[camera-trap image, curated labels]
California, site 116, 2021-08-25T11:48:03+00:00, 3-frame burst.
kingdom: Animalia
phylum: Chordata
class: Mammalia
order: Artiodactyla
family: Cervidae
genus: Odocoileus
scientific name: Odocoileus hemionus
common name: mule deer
══════════
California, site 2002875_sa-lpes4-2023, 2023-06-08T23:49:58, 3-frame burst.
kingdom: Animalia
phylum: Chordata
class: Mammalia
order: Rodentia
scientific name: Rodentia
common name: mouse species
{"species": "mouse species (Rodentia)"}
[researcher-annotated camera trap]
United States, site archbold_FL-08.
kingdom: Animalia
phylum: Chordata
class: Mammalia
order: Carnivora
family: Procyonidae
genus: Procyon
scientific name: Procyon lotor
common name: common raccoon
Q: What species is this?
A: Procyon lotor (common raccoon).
══════════
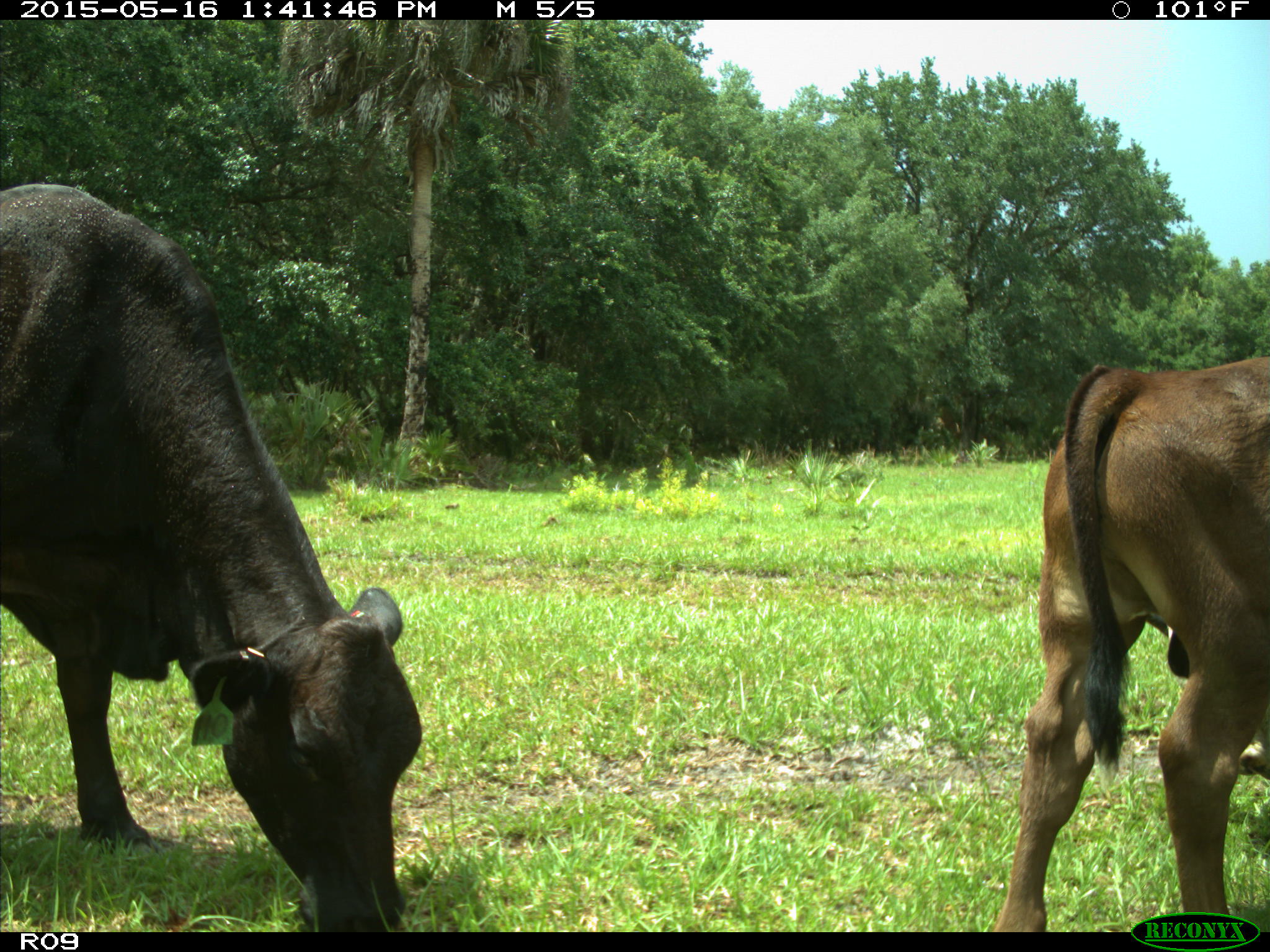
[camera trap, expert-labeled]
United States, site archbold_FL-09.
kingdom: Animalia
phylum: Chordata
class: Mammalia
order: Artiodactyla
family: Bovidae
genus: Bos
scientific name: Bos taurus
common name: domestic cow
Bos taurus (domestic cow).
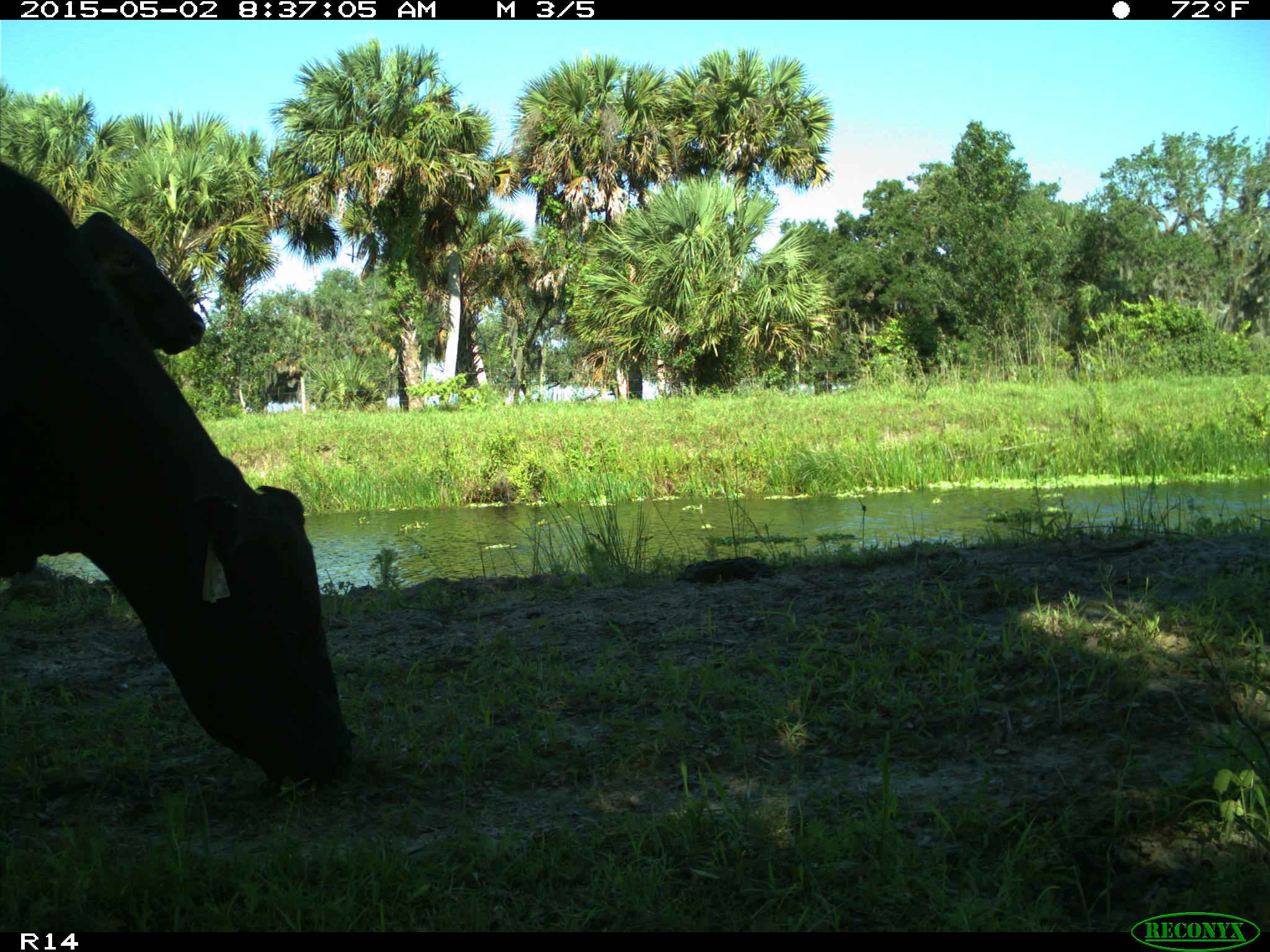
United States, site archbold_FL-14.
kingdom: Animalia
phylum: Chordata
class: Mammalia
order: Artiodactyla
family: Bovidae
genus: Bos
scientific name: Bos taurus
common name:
══════════
▶ **Problem to work on**: From the records above, transcribe exactly the run of lines that opens with the line holding "genus: Procyon" and closes with the line holding "A: Procyon lotor (common raccoon).", both included.

▶ **Finished task**:
genus: Procyon
scientific name: Procyon lotor
common name: common raccoon
Q: What species is this?
A: Procyon lotor (common raccoon).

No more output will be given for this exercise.